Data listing
┌──

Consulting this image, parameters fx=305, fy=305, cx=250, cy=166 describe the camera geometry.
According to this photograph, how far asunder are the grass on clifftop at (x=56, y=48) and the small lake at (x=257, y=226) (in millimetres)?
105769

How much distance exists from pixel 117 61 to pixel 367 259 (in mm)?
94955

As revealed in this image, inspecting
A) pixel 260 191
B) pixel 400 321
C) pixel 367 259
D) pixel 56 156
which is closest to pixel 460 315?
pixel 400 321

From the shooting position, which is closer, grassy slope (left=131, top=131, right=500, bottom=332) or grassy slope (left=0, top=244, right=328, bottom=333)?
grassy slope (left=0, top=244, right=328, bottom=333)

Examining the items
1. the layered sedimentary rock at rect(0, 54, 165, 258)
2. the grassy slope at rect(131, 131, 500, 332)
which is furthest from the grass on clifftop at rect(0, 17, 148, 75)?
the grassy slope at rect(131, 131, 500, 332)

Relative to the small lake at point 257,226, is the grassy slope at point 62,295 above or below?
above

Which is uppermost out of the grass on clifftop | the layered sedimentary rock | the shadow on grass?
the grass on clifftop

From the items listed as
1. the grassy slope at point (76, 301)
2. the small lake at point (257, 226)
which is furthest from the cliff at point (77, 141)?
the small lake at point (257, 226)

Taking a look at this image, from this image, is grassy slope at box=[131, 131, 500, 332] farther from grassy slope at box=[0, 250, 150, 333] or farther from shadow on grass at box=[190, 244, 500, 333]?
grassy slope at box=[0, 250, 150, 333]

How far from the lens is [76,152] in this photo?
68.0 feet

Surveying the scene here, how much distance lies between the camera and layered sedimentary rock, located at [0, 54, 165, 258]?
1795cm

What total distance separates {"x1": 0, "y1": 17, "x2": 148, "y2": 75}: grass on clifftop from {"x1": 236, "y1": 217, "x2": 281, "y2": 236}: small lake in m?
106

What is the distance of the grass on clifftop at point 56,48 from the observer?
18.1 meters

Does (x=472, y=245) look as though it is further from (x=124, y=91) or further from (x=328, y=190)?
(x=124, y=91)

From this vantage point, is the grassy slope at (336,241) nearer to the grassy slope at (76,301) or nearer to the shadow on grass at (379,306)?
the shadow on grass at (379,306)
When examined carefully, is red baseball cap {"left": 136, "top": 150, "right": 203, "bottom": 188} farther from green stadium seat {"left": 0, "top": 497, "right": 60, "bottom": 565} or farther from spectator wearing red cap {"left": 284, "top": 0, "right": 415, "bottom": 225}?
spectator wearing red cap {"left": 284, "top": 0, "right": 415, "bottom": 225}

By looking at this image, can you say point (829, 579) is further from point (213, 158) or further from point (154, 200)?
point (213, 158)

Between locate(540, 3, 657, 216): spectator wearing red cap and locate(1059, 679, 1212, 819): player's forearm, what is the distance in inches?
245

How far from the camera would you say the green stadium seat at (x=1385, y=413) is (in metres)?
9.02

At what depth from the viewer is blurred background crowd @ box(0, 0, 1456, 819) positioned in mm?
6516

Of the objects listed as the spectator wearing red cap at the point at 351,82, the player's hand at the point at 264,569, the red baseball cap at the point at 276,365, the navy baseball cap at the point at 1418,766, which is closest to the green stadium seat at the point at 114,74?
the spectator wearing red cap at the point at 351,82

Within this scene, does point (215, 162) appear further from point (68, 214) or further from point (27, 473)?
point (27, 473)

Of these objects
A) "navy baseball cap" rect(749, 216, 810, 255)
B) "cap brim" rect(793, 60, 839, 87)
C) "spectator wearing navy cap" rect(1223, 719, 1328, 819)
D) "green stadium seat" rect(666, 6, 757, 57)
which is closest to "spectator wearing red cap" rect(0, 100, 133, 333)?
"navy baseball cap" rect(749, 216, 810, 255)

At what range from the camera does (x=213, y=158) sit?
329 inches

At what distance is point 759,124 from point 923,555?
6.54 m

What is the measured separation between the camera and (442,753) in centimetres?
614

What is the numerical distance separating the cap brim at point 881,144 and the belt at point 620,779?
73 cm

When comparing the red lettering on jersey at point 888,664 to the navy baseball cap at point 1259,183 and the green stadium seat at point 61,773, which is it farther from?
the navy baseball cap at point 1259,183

└──

### Written exercise
Lay out the data from the line with "Of these objects" up to and including the line with "100, 133, 333)?" as a Markdown table with the columns Row and Line. Give each line its row number and skip any blank lines.

### Response to this task
| Row | Line |
|---|---|
| 1 | Of these objects |
| 2 | A) "navy baseball cap" rect(749, 216, 810, 255) |
| 3 | B) "cap brim" rect(793, 60, 839, 87) |
| 4 | C) "spectator wearing navy cap" rect(1223, 719, 1328, 819) |
| 5 | D) "green stadium seat" rect(666, 6, 757, 57) |
| 6 | which is closest to "spectator wearing red cap" rect(0, 100, 133, 333)? |